No começo do mês, Macron afirmou que era necessário dar “garantias” a Moscou para alcançar um bom equilíbrio, ao se referir à arquitetura de segurança que deveria ser reconstruída na Europa uma vez encerrada a guerra na Ucrânia. Essa arquitetura, construída pelos Estados Unidos e pela União Soviética e, posteriormente, pela Rússia, vem vacilando há anos.

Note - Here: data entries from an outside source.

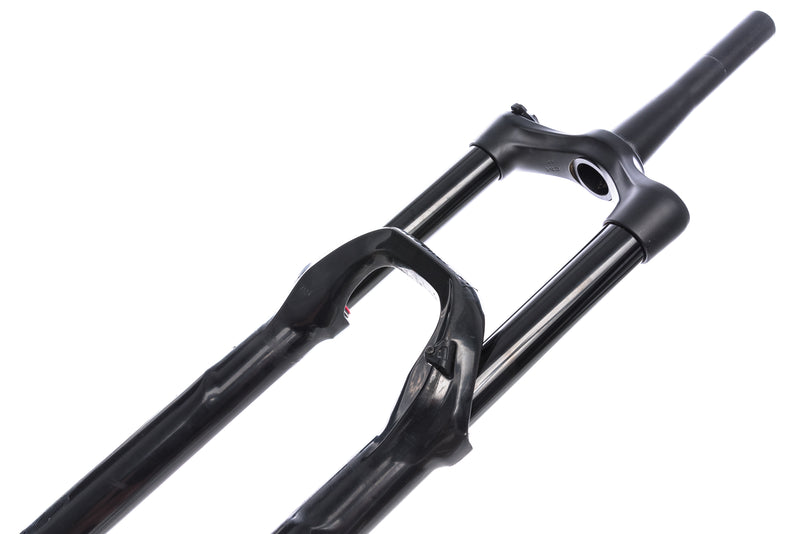 rockshox pike 160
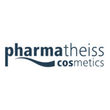 Médicament en ligne PharmaTheiss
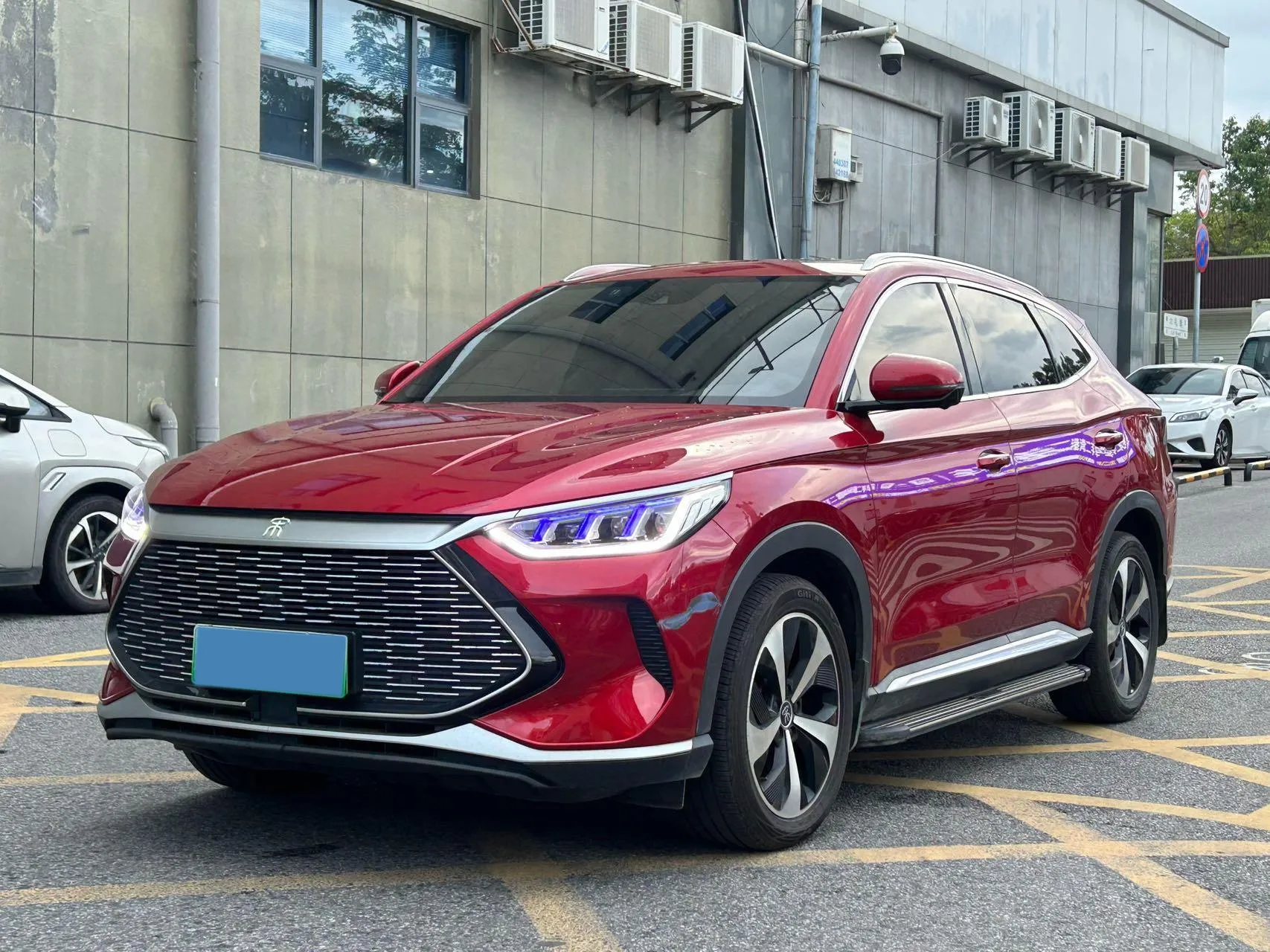 autocango,china used car exporter,china ev exporter,chinese used car exporter,chinese used ev exporter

A França insiste na necessidade de os europeus participarem das negociações de novos acordos sobre o controle de armas. “Um dos pontos principais é o medo (da Rússia) de que a Otan chegue às suas portas, a implantação de armas que possam ameaçá-la”, explicou Macron, ao lembrar reivindicações recorrentes de Moscou, 30 anos após a queda da União Soviética.
Personalidades da Ucrânia, que enfrenta desde fevereiro uma invasão russa, e autoridades do leste europeu expressaram descontentamento com as declarações, mas, segundo a presidência da França, Macron “apenas descreveu o que os próprios ucranianos pedem. Os ucranianos são os primeiros a quererem sair dessa guerra, e, ao fim de uma guerra, há uma negociação”, alegou o Palácio do Eliseu.
Paris irá sediar na próxima terça-feira uma conferência internacional “para a resiliência e reconstrução da Ucrânia”, que visa a garantir a sua resistência econômica em um período de guerra e a sua reconstrução a médio prazo. O presidente ucraniano, Volodimir Zelensky, participará por videoconferência.
Além do secretário-geral da ONU, António Guterres, está prevista a participação de representantes de 47 países, do Fundo Monetário Internacional (FMI) e do Banco Mundial.